I’m Sharon Wilson with Earthworks speaking to you from Dallas.

Today I join the calls for the EPA to fully use the powers provided by the Clean Air Act to cut oil and gas methane pollution 65% by 2025. It’s the least that you can do and it’s not nearly enough.

Our climate emergency is headed toward a climate catastrophe.

Last month, the International Energy Agency said to avoid climate catastrophe, we cannot regulate new oil and gas extraction, we must stop new oil and gas extraction.

I first presented optical gas imaging evidence to the EPA ten years ago, at the AIr Division in Research Triangle Park. Two months later, I met with the current White House Climate Advisor Gina McCarthy in DC.

In 2014, I became a certified optical gas imaging thermographer. Since then, I have traveled throughout the U.S. and the UK and have been interviewed and featured in hundreds of articles detailing harms of pollution from this industry.

I have participated in at least 5 EPA oil and gas pollution listening sessions. And here I am again.

What’s changed in 10 years?  Oil and gas pollution is magnitudes worse pushing the globe to the precipice of climate catastrophe. And this agency has not addressed the problem.

I want to share lessons I’ve learned from over a decade in the field–specifically in Texas.

First: Texas will not regulate this industry. I’ve made well over 200 complaints with video evidence of pollution and the TCEQ has provided more cover for the industry than enforcement.

Second: Texas leaders are ideologically defiant and have vowed to fight back against any attempts to regulate oil and gas. The EPA must rescind Texas’s implementation of the Clean Air Act if there is any hope for methane rules to be successful.

Third–and this is very important–the industry’s solutions to methane emissions do not reliably prevent emissions.

They cannot keep flares lit.

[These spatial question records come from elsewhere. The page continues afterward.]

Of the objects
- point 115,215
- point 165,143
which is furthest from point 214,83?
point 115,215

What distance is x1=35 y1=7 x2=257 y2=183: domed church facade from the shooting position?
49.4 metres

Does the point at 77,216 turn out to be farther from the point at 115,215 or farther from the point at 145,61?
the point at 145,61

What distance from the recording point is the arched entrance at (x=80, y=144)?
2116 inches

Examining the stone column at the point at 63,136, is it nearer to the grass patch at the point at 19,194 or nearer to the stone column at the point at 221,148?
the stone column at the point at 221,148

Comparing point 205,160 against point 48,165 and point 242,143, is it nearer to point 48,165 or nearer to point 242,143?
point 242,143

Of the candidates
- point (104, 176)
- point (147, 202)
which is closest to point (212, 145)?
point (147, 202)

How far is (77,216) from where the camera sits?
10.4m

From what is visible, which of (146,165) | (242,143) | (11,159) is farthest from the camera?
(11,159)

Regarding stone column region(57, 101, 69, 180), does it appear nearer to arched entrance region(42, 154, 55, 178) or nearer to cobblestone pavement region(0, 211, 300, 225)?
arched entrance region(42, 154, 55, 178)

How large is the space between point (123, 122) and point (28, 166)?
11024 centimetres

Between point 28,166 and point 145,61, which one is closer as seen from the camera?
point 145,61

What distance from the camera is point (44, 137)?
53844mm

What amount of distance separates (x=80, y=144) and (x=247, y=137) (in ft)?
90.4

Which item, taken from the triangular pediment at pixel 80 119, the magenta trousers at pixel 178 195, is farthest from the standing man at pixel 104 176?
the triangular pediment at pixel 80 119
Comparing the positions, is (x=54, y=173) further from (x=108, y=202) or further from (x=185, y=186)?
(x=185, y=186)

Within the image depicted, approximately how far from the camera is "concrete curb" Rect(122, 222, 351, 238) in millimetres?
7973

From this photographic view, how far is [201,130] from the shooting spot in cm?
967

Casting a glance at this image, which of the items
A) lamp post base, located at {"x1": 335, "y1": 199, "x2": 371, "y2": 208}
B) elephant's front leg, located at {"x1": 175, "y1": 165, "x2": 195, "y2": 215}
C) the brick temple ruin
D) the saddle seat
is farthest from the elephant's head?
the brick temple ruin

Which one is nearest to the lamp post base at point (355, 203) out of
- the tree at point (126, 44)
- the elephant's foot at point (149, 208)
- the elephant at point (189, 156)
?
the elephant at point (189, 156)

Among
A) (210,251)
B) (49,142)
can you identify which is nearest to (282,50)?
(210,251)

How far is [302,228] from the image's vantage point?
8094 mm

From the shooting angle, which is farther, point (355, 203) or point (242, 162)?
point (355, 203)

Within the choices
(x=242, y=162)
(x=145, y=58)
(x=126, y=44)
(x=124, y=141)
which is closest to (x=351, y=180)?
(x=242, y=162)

Even when the flare has auto-relight, I find them unlit and blasting methane. In 2017, 14% of the sites I visited had unlit flares. By the first quarter of 2020, that number was 34%. The problem is not just mechanical failures. Sometimes flares are intentionally left unlit.

Vapor Recovery Systems malfunction frequently. They are dependent on reliable electricity and or proper flare operation. Without those there’s no vapor recovery. But we find vapor recovery malfunctions for many other reasons.

Workers open tank hatches to take measurements and samples. This process called “thieving” allows intense pollution from tanks to escape for about 45 minutes each time it occurs, which may be a dozen times a day. At least nineteen men have died while thieving. Nearby neighbors and the climate have suffered. This process defeats the purpose of vapor recovery.

American Petroleum Institute recommends Standard 21 to prevent opening tank hatches. The industry only follows Standard 21 where it’s mandated. A Federally mandated Standard would protect our climate and nearby neighborhoods and save workers’ lives.

Pressure releases are required, are permitted, and are baked into the design of oil and gas equipment. Even if these releases are reduced, the continued expansion of oil and gas guarantees methane levels will continue to rise.

Oil and gas has never been adequately regulated. Since 2005 when the fracking boom started, the industry has expanded everywhere and there are well over 250,000 wells just in Texas. Adequate regulation, if that’s even possible, will require an army.

We need solutions that rise to meet the emergency created by oil and gas.